**WORK TASK 1**.
From the cobalamin deficiency article, list every biomarker for detecting cobalamin deficiency that it names.
**WORK TASK 2**.
Please write the next part of the cobalamin deficiency article, picking up after its introduction ends.

**TEXT UNDER STUDY**.
Abstract
Cobalamin (vitamin B12) deficiency in the elderly is an under recognized problem in daily clinical practice. It seems to be important because the deficiency of this vitamin can lead to irreversible neurological damage, anemia, osteoporosis, and cerebrovascular and cardiovascular diseases. Some clinical abnormalities that we thought were related to the normal aging changes may actually be caused by cobalamin deficiency, such as lack of ankle jerk reflex. The prevalence of cobalamin deficiency increases with age (ranges from 0.6% to 46% depending on the population studies and criteria for diagnosis). Other than clinical manifestations, there are some biomarkers for detection of cobalamin deficiency: the red blood cell mean corpuscular volume (MCV); serum cobalamin level; plasma holotranscobalamin; serum methylmalonic acid (MMA) levels and serum homocysteine levels. The interpretation and the application of these biomarkers are here presented.
Key words: Biomarkers, cobalamin deficiency, vitamin B12 deficiency, elderly
Introduction
Cobalamin (vitamin B12) deficiency seems to be an obscure problem in the elderly. Its deficiency can take 3-6 years to develop after absorption of dietary B12 had ceased and the initial clinical manifestations are subtle and non-specific or are attributed to the normal aging process. This problem was also underestimated in the past because of the belief that deficiency is unlikely except in strict vegetarian and pernicious anemia patients are known to be cobalamin deficient and that it usually takes about 20 years for stores of the vitamin to become depleted. Since a deficiency in this vitamin can lead to irreversible neurological damage (1) (sub-acute combined degeneration of the spinal cord and cognitive impairment in the elderly), megaloblastic anemia, osteoporosis (2), cerebrovascular and cardiovascular diseases (3), early diagnosis is essential. In recent years, new and sensitive diagnostic markers to determine a person's cobalamin status have become available. This article reviews the prevalence of cobalamin deficiency, metabolism of cobalamin and biomarkers for diagnosing cobalamin deficiency disease.

**GIVEN DATA**.
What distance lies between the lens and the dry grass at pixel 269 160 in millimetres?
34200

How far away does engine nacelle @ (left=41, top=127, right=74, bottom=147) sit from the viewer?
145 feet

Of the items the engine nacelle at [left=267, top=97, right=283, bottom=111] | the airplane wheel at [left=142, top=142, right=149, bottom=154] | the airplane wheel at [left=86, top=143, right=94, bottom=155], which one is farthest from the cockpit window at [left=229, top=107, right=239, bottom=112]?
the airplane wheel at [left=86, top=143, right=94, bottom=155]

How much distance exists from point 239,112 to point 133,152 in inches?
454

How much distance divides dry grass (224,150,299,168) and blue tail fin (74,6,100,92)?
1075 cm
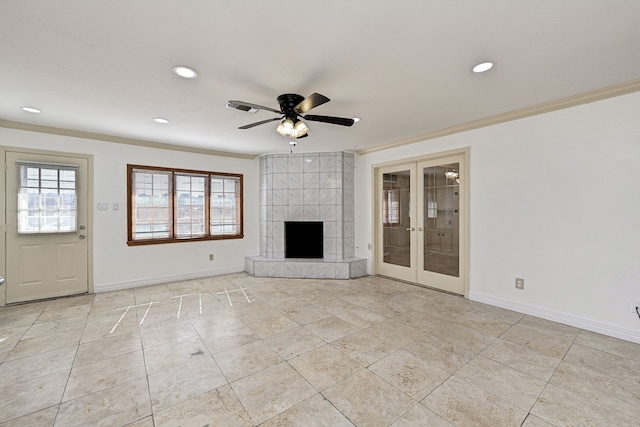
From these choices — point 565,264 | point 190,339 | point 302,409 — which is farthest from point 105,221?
point 565,264

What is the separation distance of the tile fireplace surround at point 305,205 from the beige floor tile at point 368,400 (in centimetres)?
306

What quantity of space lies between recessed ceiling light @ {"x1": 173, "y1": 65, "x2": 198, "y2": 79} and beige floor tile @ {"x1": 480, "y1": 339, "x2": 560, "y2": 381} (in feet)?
11.5

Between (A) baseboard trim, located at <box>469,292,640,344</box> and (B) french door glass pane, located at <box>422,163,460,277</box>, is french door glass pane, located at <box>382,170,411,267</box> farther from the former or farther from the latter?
(A) baseboard trim, located at <box>469,292,640,344</box>

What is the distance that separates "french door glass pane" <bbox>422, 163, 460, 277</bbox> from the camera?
4047 millimetres

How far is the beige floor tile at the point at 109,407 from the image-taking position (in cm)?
164

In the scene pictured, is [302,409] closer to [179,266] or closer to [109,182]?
[179,266]

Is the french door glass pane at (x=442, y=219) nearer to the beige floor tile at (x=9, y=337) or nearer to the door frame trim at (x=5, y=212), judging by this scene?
the beige floor tile at (x=9, y=337)

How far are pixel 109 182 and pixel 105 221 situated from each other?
0.62 metres

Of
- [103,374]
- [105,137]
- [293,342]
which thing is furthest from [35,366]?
[105,137]

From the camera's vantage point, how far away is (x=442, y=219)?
13.8 feet

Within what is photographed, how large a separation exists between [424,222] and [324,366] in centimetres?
300

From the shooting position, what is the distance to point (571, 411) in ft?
5.63

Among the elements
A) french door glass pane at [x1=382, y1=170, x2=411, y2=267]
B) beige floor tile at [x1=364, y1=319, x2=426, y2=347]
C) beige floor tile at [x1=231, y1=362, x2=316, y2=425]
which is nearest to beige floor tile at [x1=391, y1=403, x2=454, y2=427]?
beige floor tile at [x1=231, y1=362, x2=316, y2=425]

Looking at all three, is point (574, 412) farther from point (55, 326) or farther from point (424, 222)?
point (55, 326)
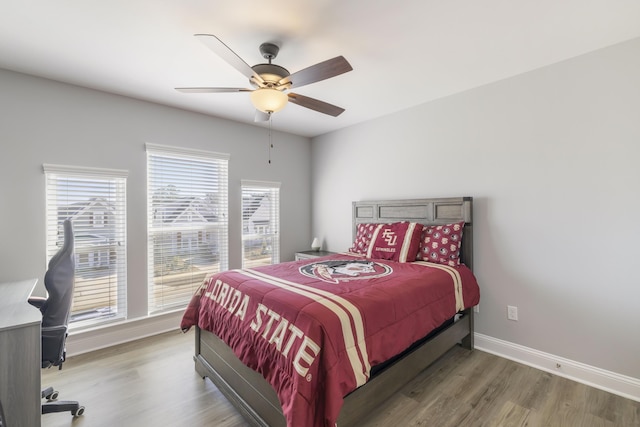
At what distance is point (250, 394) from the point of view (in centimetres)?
173

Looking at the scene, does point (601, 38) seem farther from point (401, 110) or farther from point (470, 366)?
point (470, 366)

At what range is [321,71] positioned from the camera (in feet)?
5.90

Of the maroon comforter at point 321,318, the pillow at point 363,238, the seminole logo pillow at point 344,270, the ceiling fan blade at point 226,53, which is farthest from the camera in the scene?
the pillow at point 363,238

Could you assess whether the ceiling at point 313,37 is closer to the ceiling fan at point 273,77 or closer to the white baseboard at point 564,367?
the ceiling fan at point 273,77

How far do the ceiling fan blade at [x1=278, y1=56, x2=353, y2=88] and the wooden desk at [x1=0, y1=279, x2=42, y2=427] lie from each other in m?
2.04

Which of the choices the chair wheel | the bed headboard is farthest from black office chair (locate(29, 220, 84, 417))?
the bed headboard

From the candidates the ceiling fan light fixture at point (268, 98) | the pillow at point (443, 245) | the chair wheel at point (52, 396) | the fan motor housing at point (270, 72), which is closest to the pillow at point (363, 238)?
the pillow at point (443, 245)

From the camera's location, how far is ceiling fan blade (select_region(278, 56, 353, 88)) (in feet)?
5.53

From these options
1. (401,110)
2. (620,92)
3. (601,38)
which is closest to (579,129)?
(620,92)

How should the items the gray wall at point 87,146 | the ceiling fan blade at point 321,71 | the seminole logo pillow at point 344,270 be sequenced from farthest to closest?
1. the gray wall at point 87,146
2. the seminole logo pillow at point 344,270
3. the ceiling fan blade at point 321,71

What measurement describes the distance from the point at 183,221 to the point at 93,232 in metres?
0.85

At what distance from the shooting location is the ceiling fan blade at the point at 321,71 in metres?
1.69

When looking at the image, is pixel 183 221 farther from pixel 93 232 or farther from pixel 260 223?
pixel 260 223

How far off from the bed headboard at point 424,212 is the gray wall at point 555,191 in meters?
0.11
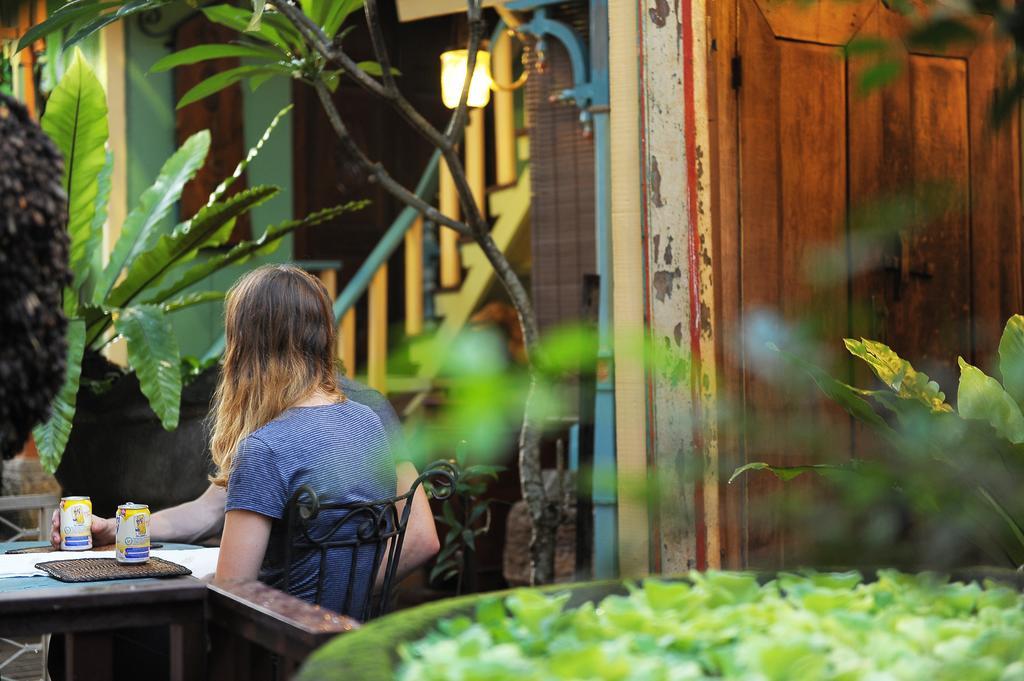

**ANSWER SECTION 1**.
- Red blood cell mean corpuscular volume (MCV)
- Serum cobalamin level
- Plasma holotranscobalamin
- Serum methylmalonic acid (MMA) levels
- Serum homocysteine levels

**ANSWER SECTION 2**.
Prevalence
The prevalence of cobalamin deficiency in the elderly varies widely due to population samples and the use of different criteria for this deficiency. The reported prevalence of low plasma vitamin B12 concentrations among the elderly ranges widely from 0.6 to 46% (4, 5, 6, 7, 8, 9, 10) (table 1) with a higher prevalence of deficient concentrations among whites and the Latino population compared with Afro Americans or Asian Americans (11). These finding may be from genetic polymorphism of TC gene or the prevalence of pernicious anemia is higher in Caucasians. The prevalence increases with age in all reports.
Table 1.
Prevalence of cobalamin deficiency in the elderly
| Study | Population | Criteria | Prevalence |
|---|---|---|---|
| Assantachai P, 2005 (4) | 2,336 rural community Thai elderly (F:M=889:1,447) age 68.94 yr. (60-97 yr.) | Plasma B12<200 pg/mL | 0.6% |
| Campbell AK et al, 2003 (5) | 1,546 community of Latino ancestry in Sacramento, CA age 70.5 yr. M=43% | Plasma B12<200 pg/mL (<148 pmol/L) | 6.5% |
| Clarke R et al, 2007 (6) | 2,403 community elderly in Oxford city and Oxfordshire age 79.2 yr. M=41% | 1. Plasma B12 <200 pmol/L2. Holotranscobalamin <45 pmol/L3. MMA > 0.45 nmol/L | 30%25%49% |
| Hin H et al, 2006 (7) | 1,000 community elderly in Oxfordshire age 81.4 yr. M=40% | Plasma B12<133 pmol/L | 13% |
| Stone KL et al, 2004 (8) | 83 community elderly in USA age 71.1 yr. | Plasma B12 =280 pg/mL (207.2 pmol/L) | 19.3% |
| Clarke R et al, 2004 (9) | 3,511 community elderly in UK age =65 yr. | Plasma B12<150 pmol/L | 5% of age 65-74yr.10% of age =75 yr. |
| Dhonukshe-Rutten RA et al, 2005 (10) | 1,267 community elderly in Netherlands age76 yr. M:F=615:652 | 1. Plasma B12 <200 pmol/L2. Homocysteine >15 μmol/L3. Combine 1 & 2 | 22%M, 16%F46%M, 29%F14%M, 9%F |
Metabolism of cobalamin
Cobalamin is a complex organometallic compound in which a cobalt atom is situated within a corrin ring. It cannot be synthesized in the human body. Meat and dairy products provide the only dietary sources of cobalamin for humans. The usual western diet contains 3 to 30 μg of cobalamin per day, while the recommended dietary allowance (RDA) is 2.4 μg per day for adults (12, 13); pregnant women up to 6 μg per day (13). Total body stores of cobalamin are 2 to 5 mg, approximately one-half of which is in the liver. About 0.1% of this cobalamin reserve is lost per day by secretions into the gut and not all these secretions are reabsorbed. Thus it takes from 3 to 6 years to become deficient if absorption ceases abruptly.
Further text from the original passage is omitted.